Create the zone definition file /etc/neutron/ml2_zones.txt. This file uses the JSON format and tells Neutron how the physical network is setup:

  • How many 10G NICs each compute host has. (So Neutron can connect a virtual machine to a suitable port.)
  • For each 10G NIC, the appropriate VLAN and subnet to use for each zone. (So that the virtual machine can be assigned a VLAN and IP address that match the physical port.)

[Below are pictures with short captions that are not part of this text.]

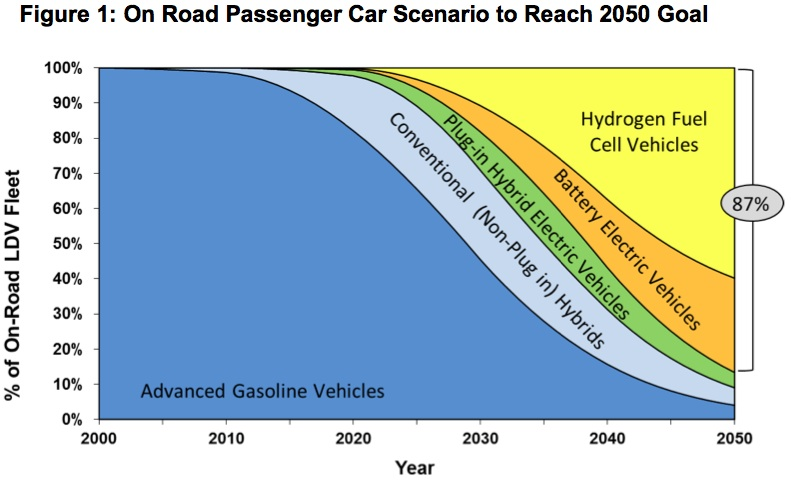 EV Sales Required to meet 2050 goal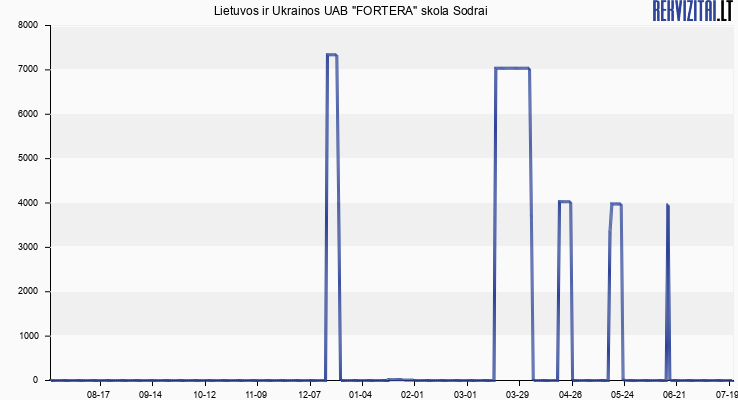 Fortera, Lietuvos ir Ukrainos UAB skola Sodrai
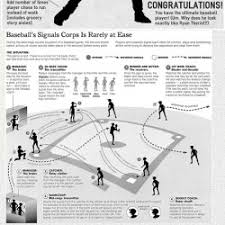 Baseball Basic Basic Rules For Baseball Infographics Visual Ly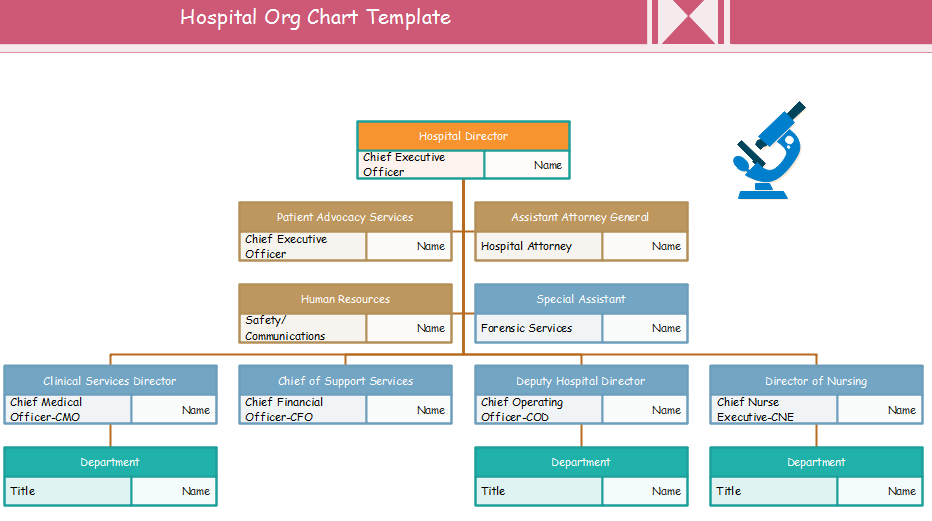 org chart template for public sectors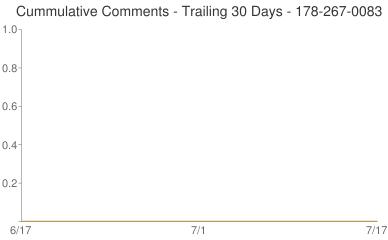 Cummulative Comments 178-267-0083
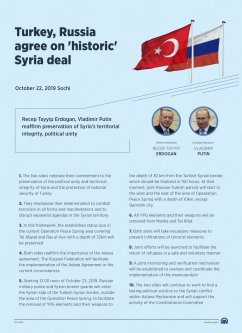 """An info-graphic titled """"Turkey, Russia agree on 'historic' Syria deal"""" created in Ankara, Turkey on 23 October, 2019 [Kemal Delikmen/Anadolu Agency]"""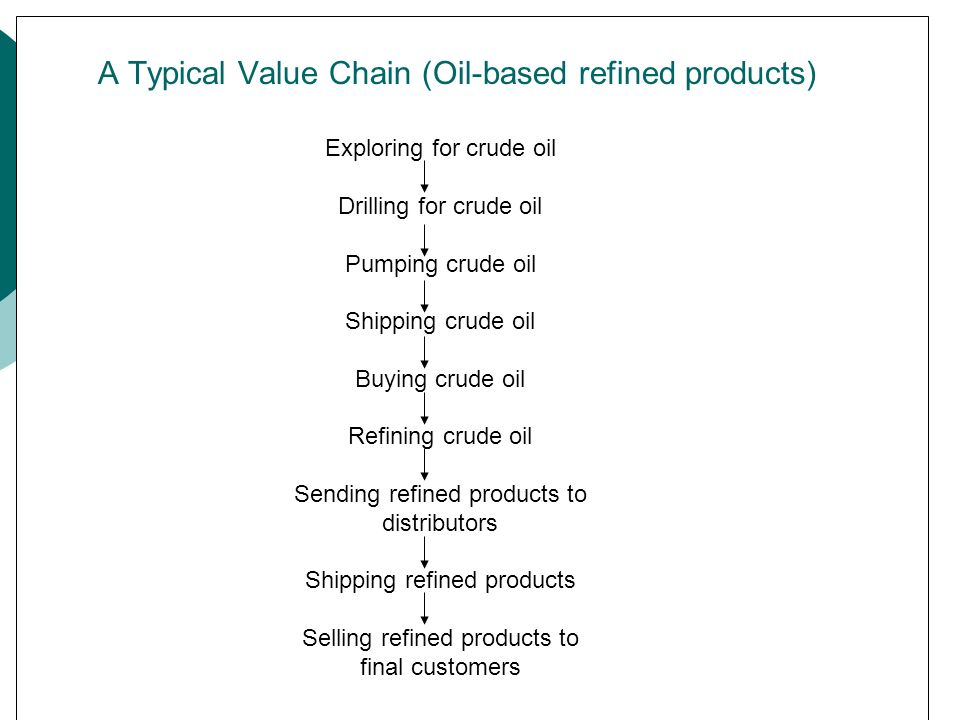 A Typical Value Chain (Oil-based refined products)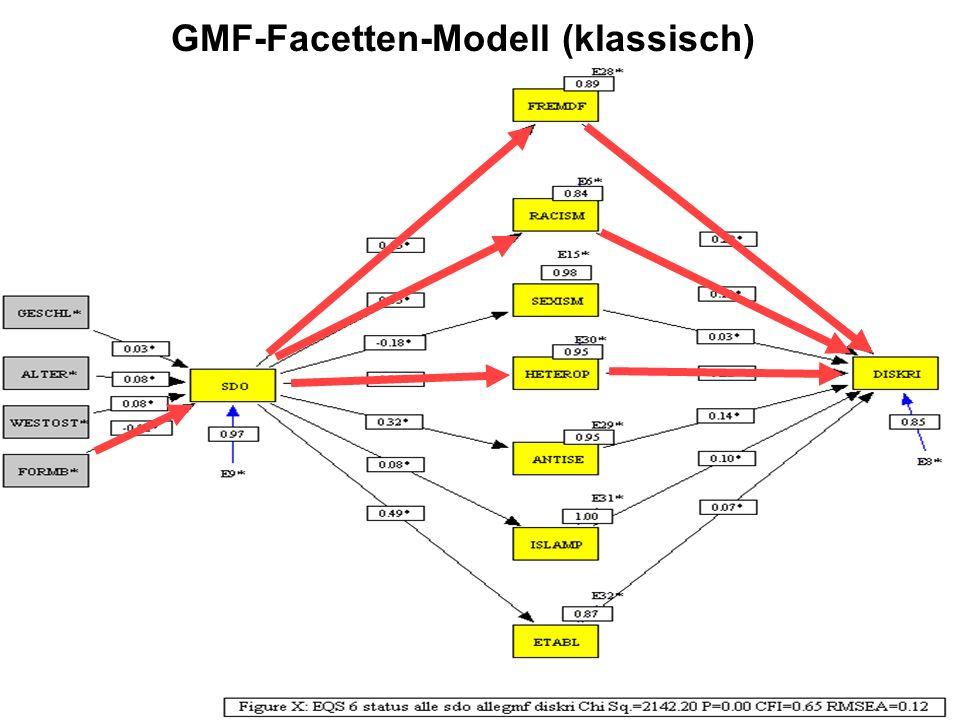 GMF-Facetten-Modell (klassisch)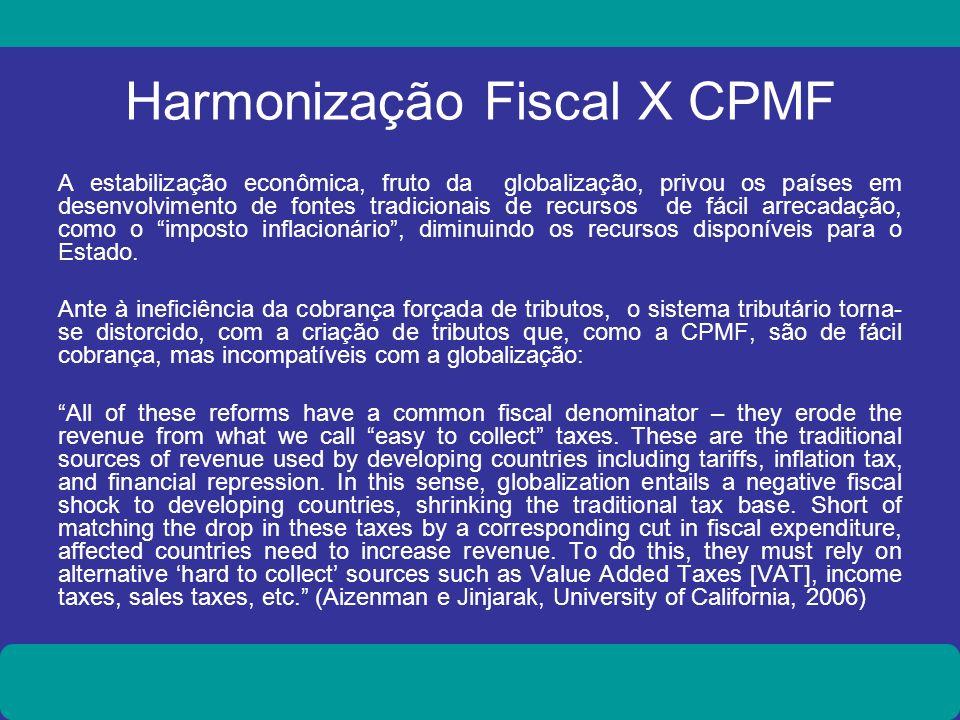 Harmonização Fiscal X CPMF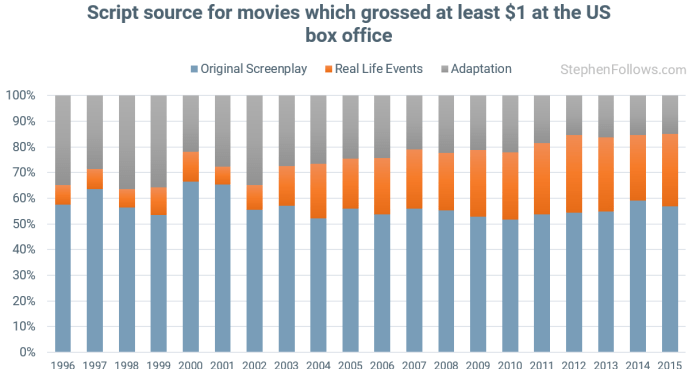 movies-based-on-real-life-events-box-office-1996-2015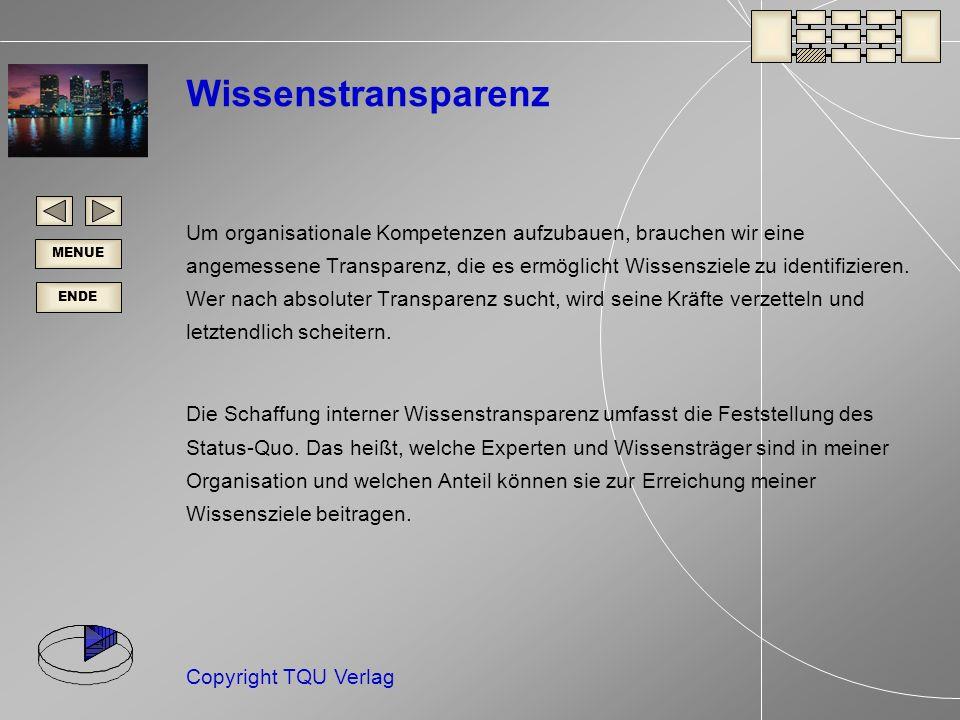 ENDE MENUE Copyright TQU Verlag Wissenstransparenz Um organisationale Kompetenzen aufzubauen, brauchen wir eine angemessene Transparenz, die es ermöglicht Wissensziele zu identifizieren.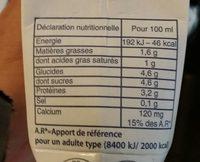 Lait - Nutrition facts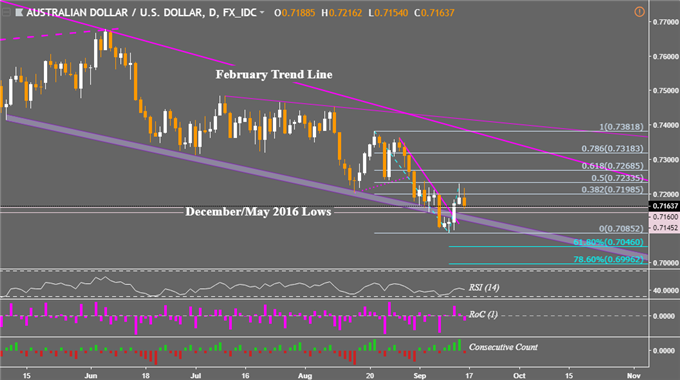 AUD/USD Breakout Struggles, EUR/AUD Risks Reversing to August Lows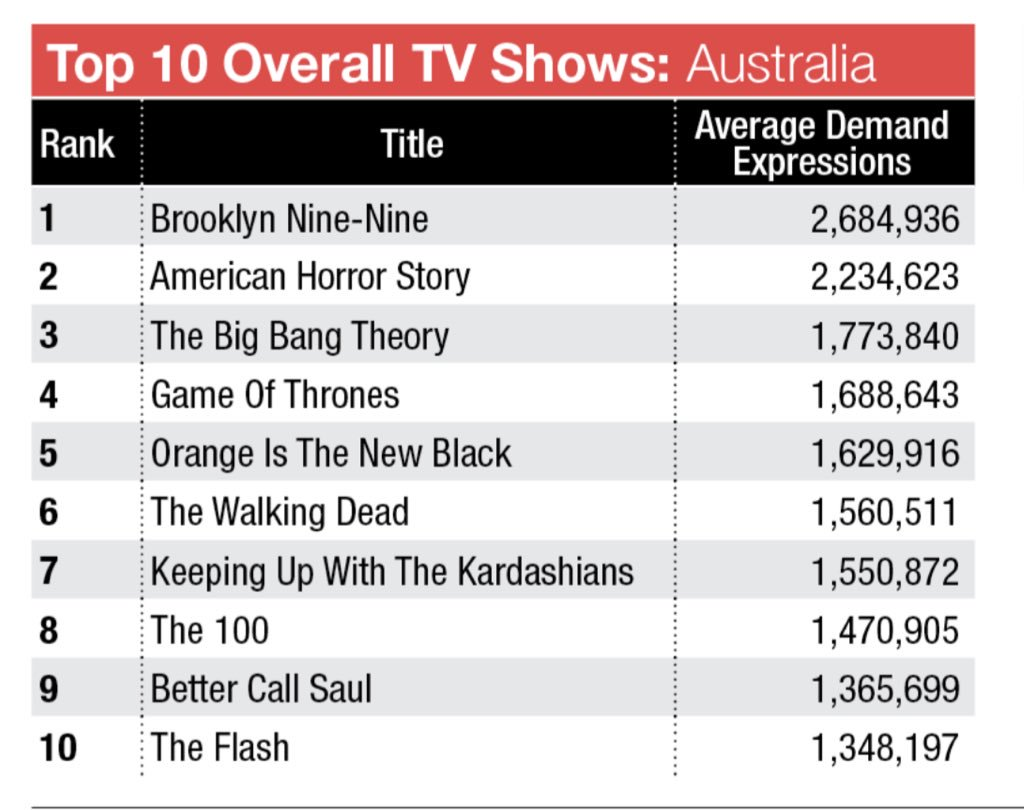DATA | Brooklyn Nine-Nine is the top tv show in both New Zealand and Australia!!!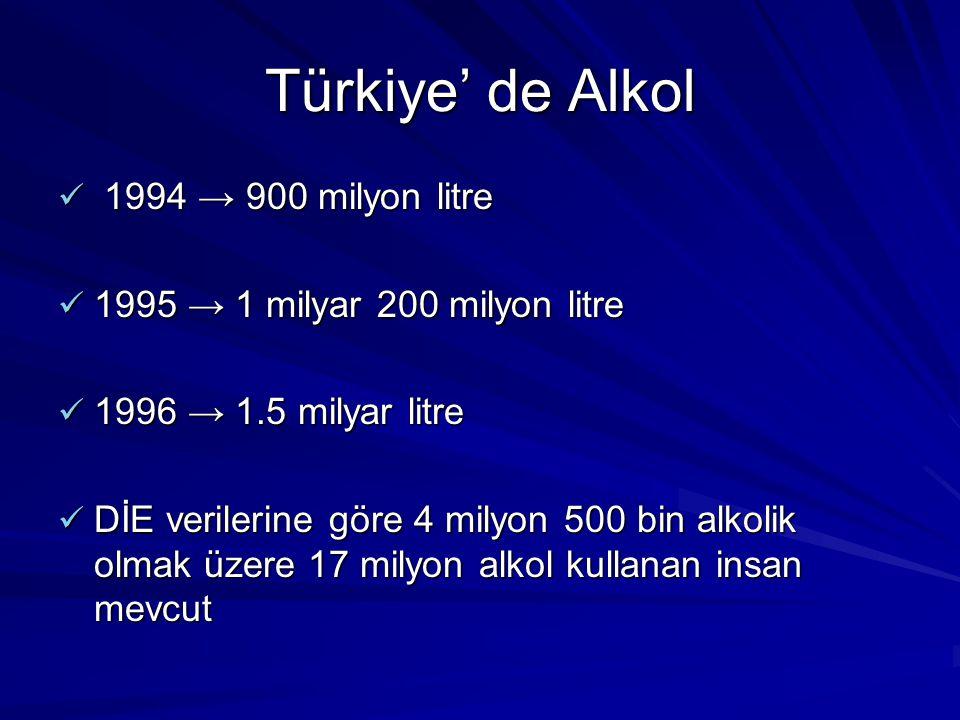 Türkiye' de Alkol 1994 → 900 milyon litre 1994 → 900 milyon litre 1995 → 1 milyar 200 milyon litre 1995 → 1 milyar 200 milyon litre 1996 → 1.5 milyar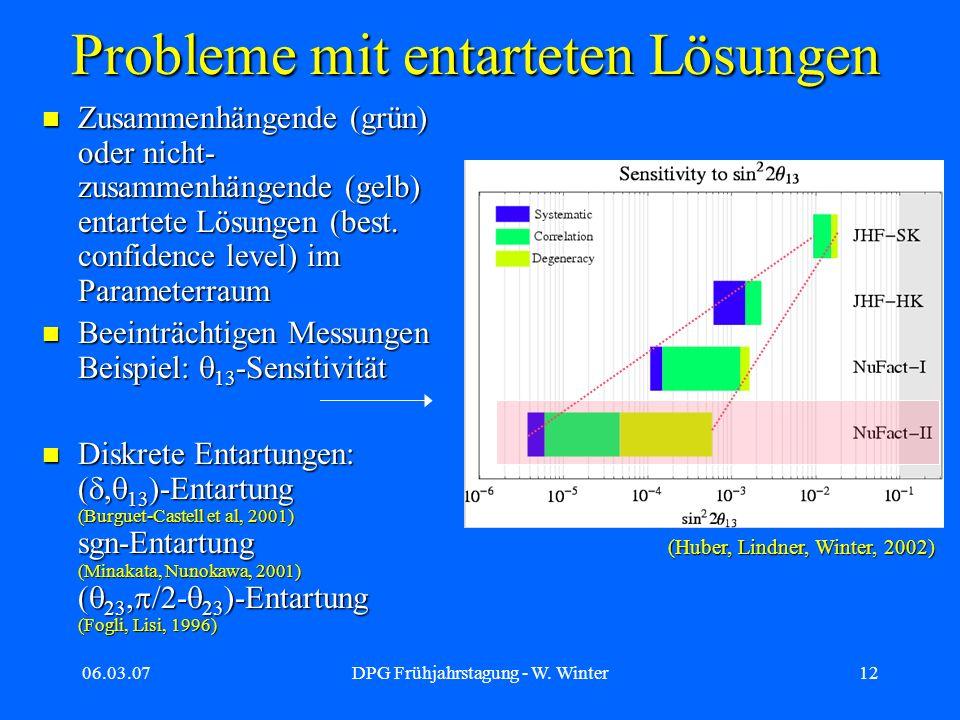 06.03.07DPG Frühjahrstagung - W. Winter12 Probleme mit entarteten Lösungen Zusammenhängende (grün) oder nicht- zusammenhängende (gelb) entartete Lösun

The format of the file is:

[
  {
    "host":"HOST NAME",
    "port":"PORT NAME",
    "zone":ZONE NAME,
    "vlan":VLAN NUMBER,
    "subnet":"SUBNET",
    "used":[LIST OF IPs]
  },
....
]

Here is an example /etc/neutron/ml2_zones.txt for one compute host compute01 with two physical ports and zones 1-3 available:

[
  {
    "host":"compute01",
    "port":"port1",
    "zone":1,
    "vlan":101,
    "subnet":"2003:0:1::/64",
    "used":["2003:0:1::1","2003:0:1::2"]
  },
  {
    "host":"compute01",
    "port":"port1",
    "zone":2,
    "vlan":102,
    "subnet":"2003:0:2::/64",
    "used":["2003:0:2::1","2003:0:2::2"]
  },
  {
    "host":"compute01",
    "port":"port1",
    "zone":3,
    "vlan":103,
    "subnet":"2003:0:3::/64",
    "used":["2003:0:3::1","2003:0:3::2"]
  },
  {
    "host":"compute01",
    "port":"port2",
    "zone":1,
    "vlan":201,
    "subnet":"2003:1:1::/64",
    "used":["2003:1:1::1","2003:1:1::2"]
  },
  {
    "host":"compute01",
    "port":"port2",
    "zone":2,
    "vlan":202,
    "subnet":"2003:1:2::/64",
    "used":["2003:1:2::1","2003:1:2::2"]
  },
  {
    "host":"compute01",
    "port":"port2",
    "zone":3,
    "vlan":203,
    "subnet":"2003:1:3::/64",
    "used":["2003:1:3::1","2003:1:3::2"]
  },
]

Create Neutron base networks and subnets

Create a network for each zone that we will use:

neutron net-create 1 --provider:network_type zone --provider:segmentation-id 1
neutron net-create 2 --provider:network_type zone --provider:segmentation-id 2
neutron net-create 3 --provider:network_type zone --provider:segmentation-id 3

Create a subnet for each zone that we can allocate preliminary IP addresses from:

neutron subnet-create --ip-version 6 1 0::0/0 --no-gateway --allocation-pool start=0::10,end=0::ffff:ffff:ffff:ffff
neutron subnet-create --ip-version 6 1 0::0/0 --no-gateway --allocation-pool start=0::10,end=0::ffff:ffff:ffff:ffff
neutron subnet-create --ip-version 6 1 0::0/0 --no-gateway --allocation-pool start=0::10,end=0::ffff:ffff:ffff:ffff

Test scenarios

VM with one NIC

Commands:

# Create a port in zone 1
$ neutron port-create 1
# Boot VM with this port attached
$ nova boot --flavor F --image I --nic port-id=<port-id>

Expected results:

Virtual machine boots successfully.

Port object is updated with the following vif_details attributes (seen with neutron port-show):

Key Value
zone_host Hostname of selected compute host
zone_port Name of selected physical port
zone_ip IP address assigned (matching physical port)
zone_vlan VLAN assigned (matching physical port)

VM with two NICs

Commands:

# Create Neutron ports in two different zones
$ neutron port-create 1
$ neutron port-create 2
# Boot a VM with both ports attached
$ nova boot --flavor F --image I --nic port-id=<first-port-id> --nic port-id=<second-port-id>

Expected results:

Virtual machine boots successfully.

Port objects are updated with vif_details corresponding to the case above.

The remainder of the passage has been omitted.